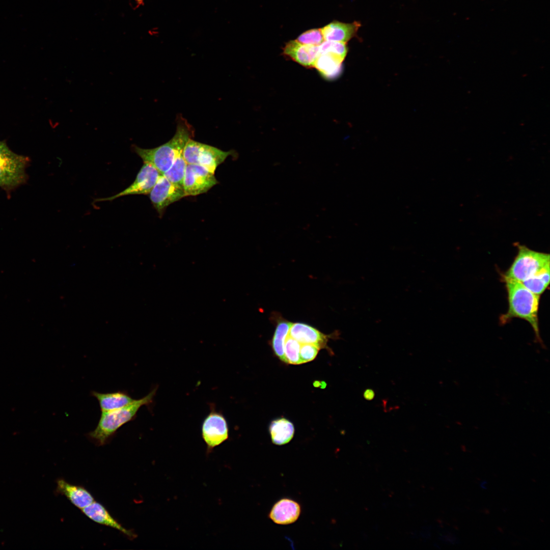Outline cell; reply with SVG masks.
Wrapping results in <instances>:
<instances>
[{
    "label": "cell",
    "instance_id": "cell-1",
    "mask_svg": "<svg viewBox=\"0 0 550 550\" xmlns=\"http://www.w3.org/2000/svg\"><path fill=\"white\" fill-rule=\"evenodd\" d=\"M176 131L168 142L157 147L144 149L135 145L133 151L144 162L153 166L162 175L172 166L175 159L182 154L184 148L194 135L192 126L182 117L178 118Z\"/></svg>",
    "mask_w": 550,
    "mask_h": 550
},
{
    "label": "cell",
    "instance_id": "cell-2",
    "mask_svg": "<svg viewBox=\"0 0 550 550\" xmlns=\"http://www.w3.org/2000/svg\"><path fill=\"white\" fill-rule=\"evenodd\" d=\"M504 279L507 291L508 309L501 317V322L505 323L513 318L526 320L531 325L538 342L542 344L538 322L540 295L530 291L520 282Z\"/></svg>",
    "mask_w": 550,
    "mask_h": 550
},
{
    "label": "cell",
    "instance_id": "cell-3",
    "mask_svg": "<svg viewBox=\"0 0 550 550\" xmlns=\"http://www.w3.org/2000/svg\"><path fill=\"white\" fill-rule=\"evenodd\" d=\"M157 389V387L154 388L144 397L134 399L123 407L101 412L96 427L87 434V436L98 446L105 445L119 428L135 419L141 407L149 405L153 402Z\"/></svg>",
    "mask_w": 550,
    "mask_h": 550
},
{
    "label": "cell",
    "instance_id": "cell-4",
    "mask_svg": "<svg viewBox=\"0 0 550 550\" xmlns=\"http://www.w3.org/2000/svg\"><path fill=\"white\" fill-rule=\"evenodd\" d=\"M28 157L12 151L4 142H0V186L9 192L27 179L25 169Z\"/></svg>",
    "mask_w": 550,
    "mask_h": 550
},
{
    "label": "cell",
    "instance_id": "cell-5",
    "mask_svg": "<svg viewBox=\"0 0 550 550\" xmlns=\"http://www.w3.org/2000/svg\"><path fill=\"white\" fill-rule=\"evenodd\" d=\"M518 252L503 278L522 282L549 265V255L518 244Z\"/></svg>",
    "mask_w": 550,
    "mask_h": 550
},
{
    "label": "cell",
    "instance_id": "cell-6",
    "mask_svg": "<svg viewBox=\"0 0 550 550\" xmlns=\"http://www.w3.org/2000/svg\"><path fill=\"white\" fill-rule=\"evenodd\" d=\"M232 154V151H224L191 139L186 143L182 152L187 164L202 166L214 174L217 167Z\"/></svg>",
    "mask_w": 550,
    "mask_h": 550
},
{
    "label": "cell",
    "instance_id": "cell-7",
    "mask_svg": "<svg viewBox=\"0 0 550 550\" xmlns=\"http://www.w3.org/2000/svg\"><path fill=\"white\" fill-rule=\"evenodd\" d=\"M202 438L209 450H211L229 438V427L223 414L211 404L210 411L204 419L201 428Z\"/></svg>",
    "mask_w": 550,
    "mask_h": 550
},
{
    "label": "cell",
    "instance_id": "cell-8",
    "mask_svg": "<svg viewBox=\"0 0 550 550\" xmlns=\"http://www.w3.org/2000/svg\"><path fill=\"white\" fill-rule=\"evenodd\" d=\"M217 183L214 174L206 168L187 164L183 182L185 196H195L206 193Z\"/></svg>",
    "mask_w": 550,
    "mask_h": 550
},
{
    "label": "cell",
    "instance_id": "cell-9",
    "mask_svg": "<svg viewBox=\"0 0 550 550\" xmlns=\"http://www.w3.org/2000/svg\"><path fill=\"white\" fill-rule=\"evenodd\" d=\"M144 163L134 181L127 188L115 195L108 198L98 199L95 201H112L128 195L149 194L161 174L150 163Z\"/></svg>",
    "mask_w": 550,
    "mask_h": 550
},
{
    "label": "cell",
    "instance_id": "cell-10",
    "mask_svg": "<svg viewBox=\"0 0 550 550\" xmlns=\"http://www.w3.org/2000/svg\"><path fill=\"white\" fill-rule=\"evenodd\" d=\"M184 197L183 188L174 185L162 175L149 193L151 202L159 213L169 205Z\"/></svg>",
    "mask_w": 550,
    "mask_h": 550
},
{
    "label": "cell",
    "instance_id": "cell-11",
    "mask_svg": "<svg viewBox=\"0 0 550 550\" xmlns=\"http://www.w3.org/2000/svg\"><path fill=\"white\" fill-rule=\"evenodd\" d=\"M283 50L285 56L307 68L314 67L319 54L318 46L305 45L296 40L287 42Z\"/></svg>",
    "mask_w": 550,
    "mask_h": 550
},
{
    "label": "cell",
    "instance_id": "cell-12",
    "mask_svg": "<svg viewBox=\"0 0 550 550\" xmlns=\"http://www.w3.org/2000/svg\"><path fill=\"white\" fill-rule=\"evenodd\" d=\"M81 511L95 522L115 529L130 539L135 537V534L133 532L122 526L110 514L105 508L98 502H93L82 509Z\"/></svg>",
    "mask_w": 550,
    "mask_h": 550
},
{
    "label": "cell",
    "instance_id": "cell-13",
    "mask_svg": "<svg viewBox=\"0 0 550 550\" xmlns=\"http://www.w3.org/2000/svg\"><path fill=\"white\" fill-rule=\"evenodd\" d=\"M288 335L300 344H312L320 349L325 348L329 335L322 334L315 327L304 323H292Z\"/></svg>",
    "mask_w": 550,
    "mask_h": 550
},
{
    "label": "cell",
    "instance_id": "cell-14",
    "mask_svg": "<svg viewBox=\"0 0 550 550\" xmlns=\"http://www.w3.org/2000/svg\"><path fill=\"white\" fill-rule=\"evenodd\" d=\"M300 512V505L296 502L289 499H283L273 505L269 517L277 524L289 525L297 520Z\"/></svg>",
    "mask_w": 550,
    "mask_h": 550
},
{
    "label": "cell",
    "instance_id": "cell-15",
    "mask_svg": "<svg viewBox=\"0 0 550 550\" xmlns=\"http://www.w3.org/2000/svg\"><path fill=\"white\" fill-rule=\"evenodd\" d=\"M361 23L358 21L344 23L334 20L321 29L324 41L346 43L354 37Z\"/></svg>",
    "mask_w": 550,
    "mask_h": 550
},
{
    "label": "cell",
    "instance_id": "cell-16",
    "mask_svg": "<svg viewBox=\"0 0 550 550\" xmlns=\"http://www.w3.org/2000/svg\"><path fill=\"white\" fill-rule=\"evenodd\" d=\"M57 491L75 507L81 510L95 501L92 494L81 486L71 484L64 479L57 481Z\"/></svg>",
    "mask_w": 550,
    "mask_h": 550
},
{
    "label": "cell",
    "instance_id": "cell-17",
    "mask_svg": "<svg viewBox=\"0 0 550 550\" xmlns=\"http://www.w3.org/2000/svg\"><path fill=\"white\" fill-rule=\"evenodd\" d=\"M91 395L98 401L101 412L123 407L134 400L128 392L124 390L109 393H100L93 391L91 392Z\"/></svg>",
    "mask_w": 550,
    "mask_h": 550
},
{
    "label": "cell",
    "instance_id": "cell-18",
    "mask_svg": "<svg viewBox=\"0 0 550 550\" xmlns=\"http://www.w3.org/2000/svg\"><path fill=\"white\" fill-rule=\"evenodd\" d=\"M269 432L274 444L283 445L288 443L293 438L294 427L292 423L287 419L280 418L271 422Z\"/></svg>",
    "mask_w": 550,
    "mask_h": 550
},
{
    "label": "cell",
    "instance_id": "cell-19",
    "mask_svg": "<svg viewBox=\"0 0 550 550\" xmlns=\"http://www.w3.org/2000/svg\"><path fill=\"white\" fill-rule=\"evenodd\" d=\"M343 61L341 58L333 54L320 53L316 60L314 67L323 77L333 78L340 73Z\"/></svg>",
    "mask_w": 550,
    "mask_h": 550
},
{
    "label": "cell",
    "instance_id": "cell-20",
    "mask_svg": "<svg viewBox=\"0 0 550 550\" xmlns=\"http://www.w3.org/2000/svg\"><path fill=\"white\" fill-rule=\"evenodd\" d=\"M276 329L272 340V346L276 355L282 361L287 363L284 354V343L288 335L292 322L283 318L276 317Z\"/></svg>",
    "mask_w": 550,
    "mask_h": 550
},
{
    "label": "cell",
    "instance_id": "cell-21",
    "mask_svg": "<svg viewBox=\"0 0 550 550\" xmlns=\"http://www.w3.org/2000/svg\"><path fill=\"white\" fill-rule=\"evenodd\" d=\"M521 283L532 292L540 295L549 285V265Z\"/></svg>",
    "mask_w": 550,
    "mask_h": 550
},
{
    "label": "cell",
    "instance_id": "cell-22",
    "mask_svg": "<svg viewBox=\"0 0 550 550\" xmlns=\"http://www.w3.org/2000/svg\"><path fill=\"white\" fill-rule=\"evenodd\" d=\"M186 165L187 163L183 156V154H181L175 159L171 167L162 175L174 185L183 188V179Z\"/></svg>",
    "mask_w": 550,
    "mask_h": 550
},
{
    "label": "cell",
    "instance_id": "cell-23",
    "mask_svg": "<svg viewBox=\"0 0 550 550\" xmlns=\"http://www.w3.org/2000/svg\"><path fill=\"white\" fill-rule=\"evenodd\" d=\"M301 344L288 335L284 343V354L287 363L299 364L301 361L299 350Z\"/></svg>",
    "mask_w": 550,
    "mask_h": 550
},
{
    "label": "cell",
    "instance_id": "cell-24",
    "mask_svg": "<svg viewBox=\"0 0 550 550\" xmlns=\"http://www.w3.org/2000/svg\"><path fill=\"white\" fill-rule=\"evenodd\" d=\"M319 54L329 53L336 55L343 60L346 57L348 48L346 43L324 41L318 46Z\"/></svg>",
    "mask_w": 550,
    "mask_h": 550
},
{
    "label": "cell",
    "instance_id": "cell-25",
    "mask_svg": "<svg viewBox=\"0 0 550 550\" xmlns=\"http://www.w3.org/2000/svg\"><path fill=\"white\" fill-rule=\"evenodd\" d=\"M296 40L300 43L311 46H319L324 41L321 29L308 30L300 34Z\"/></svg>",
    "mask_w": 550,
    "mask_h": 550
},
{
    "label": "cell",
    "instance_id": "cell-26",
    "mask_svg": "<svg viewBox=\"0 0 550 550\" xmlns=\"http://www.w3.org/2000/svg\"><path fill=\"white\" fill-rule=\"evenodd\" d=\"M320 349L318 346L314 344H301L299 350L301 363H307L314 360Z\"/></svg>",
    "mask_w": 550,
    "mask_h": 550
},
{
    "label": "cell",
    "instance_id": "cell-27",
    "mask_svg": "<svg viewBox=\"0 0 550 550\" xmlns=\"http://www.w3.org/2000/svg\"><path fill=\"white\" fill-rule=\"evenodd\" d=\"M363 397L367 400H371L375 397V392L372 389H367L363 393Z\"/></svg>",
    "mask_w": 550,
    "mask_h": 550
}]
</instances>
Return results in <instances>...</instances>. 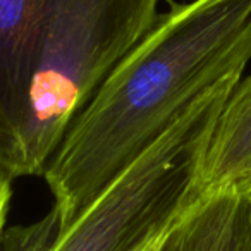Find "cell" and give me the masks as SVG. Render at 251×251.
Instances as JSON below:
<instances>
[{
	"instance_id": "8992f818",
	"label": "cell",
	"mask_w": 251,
· · · · · · ·
Could you reproduce the lines from the first one through the line containing "389V387L154 388L144 397L134", swapping "reply with SVG masks" for "return SVG masks" and keeping everything else the same? Leave the pictures out.

● Reply
Outline cell; return SVG masks.
Wrapping results in <instances>:
<instances>
[{
    "label": "cell",
    "instance_id": "cell-1",
    "mask_svg": "<svg viewBox=\"0 0 550 550\" xmlns=\"http://www.w3.org/2000/svg\"><path fill=\"white\" fill-rule=\"evenodd\" d=\"M176 131L168 142L157 147L144 149L135 145L133 151L144 162L153 166L162 175L172 166L175 159L182 154L184 148L194 135L192 126L182 117L178 118Z\"/></svg>",
    "mask_w": 550,
    "mask_h": 550
},
{
    "label": "cell",
    "instance_id": "cell-2",
    "mask_svg": "<svg viewBox=\"0 0 550 550\" xmlns=\"http://www.w3.org/2000/svg\"><path fill=\"white\" fill-rule=\"evenodd\" d=\"M504 279L507 291L508 309L501 317V322L505 323L513 318L526 320L531 325L538 342L542 344L538 322L540 295L530 291L520 282Z\"/></svg>",
    "mask_w": 550,
    "mask_h": 550
},
{
    "label": "cell",
    "instance_id": "cell-3",
    "mask_svg": "<svg viewBox=\"0 0 550 550\" xmlns=\"http://www.w3.org/2000/svg\"><path fill=\"white\" fill-rule=\"evenodd\" d=\"M157 389V387L154 388L144 397L134 399L123 407L101 412L96 427L87 434V436L98 446L105 445L119 428L135 419L141 407L149 405L153 402Z\"/></svg>",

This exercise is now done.